Prompt A>
In the sailboat forum thread, which parts of these boats does the text say may be reworked or updated while the rest survives extensive use?
Prompt B>
According to the sailboat forum thread, why do boats from these builders stay in service doing passages decade after decade?
Prompt C>
Could you give a continuation of the sailboat forum thread, picking up after its final sentence?

Extract to read>
Tell that to production builders like HR, Rustler, Hylas, Passport or Outbound. Or truly high end production boats like Morris,Cherubini, or Swan or even BCC. They all like PSC make an excellent product. Given nature of stick built construction and initial use of high quality components they remain in service doing passages for decade after decade. Standing rigging maybe reworked and electronics updated but the rest survives extensive use. 
Hence, like production boats such as oyster, swan, Baltic they drop mom and pop boat making moving on the big ones with greater margins. It's not a surprise PSC had Bob design that beautiful ketch not another 40 something.


----------



## albrazzi (Oct 15, 2014)

seaner97 said:


> Survival of a business often has little to do with quality of a product than the type of business management of said product. Using whether a company is solvent as a benchmark is at best misleading and more usually disingenuous.

Dataset records>
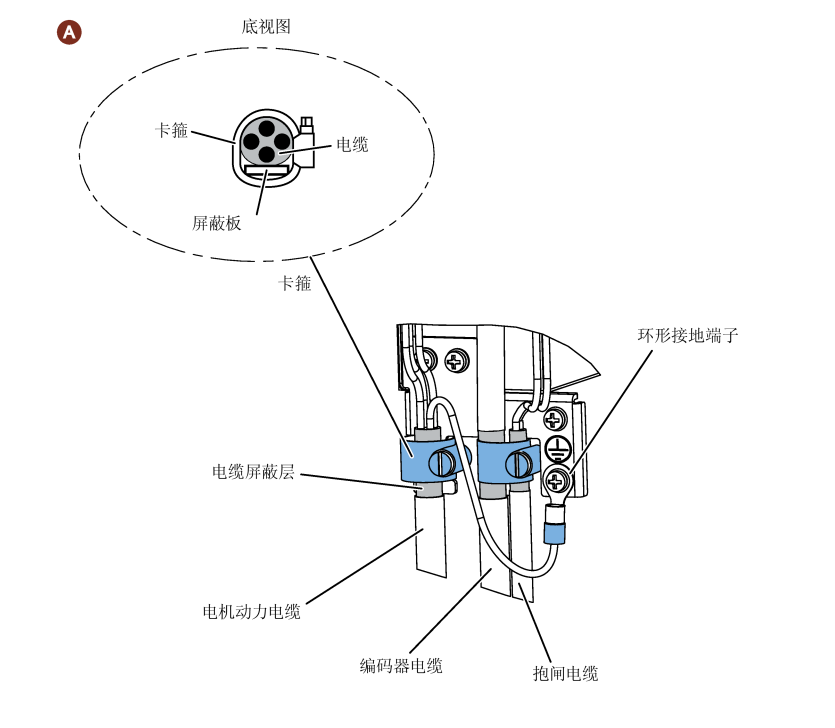 A

底视图

卡箍

电缆

屏蔽板

卡箍

环形接地端子

电缆屏蔽层

电机动力电缆

编码器电缆

抱闸电缆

Task output A>
The standing rigging may be reworked and the electronics updated.

Task output B>
They stay in service because of the nature of stick-built construction and the initial use of high-quality components. As a result, the rest of the boat survives extensive use, apart from reworked standing rigging and updated electronics.

Task output C>
I would say at least in this case it has as much to do with the market than the builder. Sure there needs to be good management but even good management cant create buyers, at best they can get as many as possible.


----------



## GeorgeB (Dec 30, 2004)

There are production builders and then there are really big production builders. My Catalina 34 was in “production” for twenty two years. During which, they built 1,825 C34s. That averages 83 boats per year. And that was just one model (They built the same number of C36’s during that time!). Contrast that with the outbound where they built a total of 54 boats. When the C34s first came out they were about $50k. Mine was a little under $100k (in 2000). They were as high as $140k when they stopped production. This was the result of rising costs in raw materials and production. Used C34s were in competition with new construction and as late as 2005, I could sell my boat for more than I paid for it (had an unsolicited offer). Catalina finally ended production of both the C34 and C36 in favor of their new C355.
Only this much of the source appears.